====== Data for this task
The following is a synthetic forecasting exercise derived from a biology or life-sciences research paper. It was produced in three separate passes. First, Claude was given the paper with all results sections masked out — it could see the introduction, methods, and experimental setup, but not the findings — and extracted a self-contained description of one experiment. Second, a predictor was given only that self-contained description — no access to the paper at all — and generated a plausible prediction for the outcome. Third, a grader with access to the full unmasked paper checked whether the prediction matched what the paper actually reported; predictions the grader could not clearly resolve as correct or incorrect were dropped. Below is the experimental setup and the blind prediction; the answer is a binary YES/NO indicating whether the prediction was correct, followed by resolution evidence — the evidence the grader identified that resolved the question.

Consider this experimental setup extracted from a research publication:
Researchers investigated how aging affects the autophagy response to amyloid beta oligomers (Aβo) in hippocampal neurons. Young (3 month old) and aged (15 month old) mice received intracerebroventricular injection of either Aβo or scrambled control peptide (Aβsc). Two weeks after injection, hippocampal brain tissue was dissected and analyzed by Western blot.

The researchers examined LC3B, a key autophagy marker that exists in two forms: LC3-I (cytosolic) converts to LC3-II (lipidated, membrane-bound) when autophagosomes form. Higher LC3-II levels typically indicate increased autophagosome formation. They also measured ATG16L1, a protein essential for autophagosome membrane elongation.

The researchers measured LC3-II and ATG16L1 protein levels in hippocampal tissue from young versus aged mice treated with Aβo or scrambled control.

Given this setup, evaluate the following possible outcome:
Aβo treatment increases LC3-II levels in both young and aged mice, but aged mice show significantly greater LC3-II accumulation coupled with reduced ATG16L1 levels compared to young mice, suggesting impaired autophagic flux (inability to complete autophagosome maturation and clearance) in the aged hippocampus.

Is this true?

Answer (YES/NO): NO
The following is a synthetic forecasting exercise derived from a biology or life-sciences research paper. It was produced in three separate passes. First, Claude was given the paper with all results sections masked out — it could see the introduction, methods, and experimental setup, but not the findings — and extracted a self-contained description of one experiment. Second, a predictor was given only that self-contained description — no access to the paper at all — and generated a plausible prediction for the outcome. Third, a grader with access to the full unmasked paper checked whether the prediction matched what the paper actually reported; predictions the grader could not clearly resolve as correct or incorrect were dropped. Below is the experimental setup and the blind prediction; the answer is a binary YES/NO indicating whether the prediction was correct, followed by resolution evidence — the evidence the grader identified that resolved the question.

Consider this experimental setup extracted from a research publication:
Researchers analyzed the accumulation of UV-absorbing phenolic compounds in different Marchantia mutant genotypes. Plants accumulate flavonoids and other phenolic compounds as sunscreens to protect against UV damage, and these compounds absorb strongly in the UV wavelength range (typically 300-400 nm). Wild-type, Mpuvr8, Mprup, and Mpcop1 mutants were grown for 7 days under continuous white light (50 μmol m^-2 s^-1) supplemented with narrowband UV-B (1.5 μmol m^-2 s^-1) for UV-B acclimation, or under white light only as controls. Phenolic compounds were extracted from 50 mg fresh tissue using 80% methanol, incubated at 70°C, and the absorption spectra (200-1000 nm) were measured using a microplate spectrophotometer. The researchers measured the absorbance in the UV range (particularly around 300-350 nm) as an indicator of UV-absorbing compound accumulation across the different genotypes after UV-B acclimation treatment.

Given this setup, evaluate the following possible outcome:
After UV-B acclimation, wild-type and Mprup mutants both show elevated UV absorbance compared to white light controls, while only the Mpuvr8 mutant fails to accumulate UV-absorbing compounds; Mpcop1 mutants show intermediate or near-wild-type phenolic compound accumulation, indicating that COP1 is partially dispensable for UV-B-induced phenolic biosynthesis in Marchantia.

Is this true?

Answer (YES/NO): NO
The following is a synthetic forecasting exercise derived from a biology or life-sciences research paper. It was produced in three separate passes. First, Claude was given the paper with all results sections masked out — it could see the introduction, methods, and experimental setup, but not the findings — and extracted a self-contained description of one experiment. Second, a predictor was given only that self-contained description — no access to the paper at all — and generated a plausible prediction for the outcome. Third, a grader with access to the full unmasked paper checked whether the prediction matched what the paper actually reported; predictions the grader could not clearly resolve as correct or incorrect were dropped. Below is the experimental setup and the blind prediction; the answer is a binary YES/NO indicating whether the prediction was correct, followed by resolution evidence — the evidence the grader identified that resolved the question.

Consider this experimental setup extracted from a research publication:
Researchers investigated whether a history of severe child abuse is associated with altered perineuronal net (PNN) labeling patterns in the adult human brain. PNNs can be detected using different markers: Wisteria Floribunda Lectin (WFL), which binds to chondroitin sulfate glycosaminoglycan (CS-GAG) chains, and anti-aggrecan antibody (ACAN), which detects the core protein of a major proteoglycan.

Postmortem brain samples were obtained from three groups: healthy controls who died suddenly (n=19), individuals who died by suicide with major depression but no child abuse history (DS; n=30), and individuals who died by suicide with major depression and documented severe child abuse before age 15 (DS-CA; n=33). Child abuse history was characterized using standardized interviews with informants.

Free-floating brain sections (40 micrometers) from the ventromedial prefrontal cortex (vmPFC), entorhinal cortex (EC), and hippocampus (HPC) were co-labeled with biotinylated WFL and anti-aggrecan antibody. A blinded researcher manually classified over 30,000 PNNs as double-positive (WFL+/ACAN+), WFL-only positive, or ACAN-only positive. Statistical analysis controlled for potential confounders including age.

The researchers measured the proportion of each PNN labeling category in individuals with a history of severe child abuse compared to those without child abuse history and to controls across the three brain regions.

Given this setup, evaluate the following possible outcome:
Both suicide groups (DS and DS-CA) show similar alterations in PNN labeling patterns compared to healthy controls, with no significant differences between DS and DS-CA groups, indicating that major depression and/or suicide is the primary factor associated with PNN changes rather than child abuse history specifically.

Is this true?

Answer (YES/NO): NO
============
▸ Description of the task:
Quote only the lines from the line containing "Both suicide groups" through the end of the listing, please, keeping both the first and the last line.

▸ Answer to this task:
Both suicide groups (DS and DS-CA) show similar alterations in PNN labeling patterns compared to healthy controls, with no significant differences between DS and DS-CA groups, indicating that major depression and/or suicide is the primary factor associated with PNN changes rather than child abuse history specifically.

Is this true?

Answer (YES/NO): NO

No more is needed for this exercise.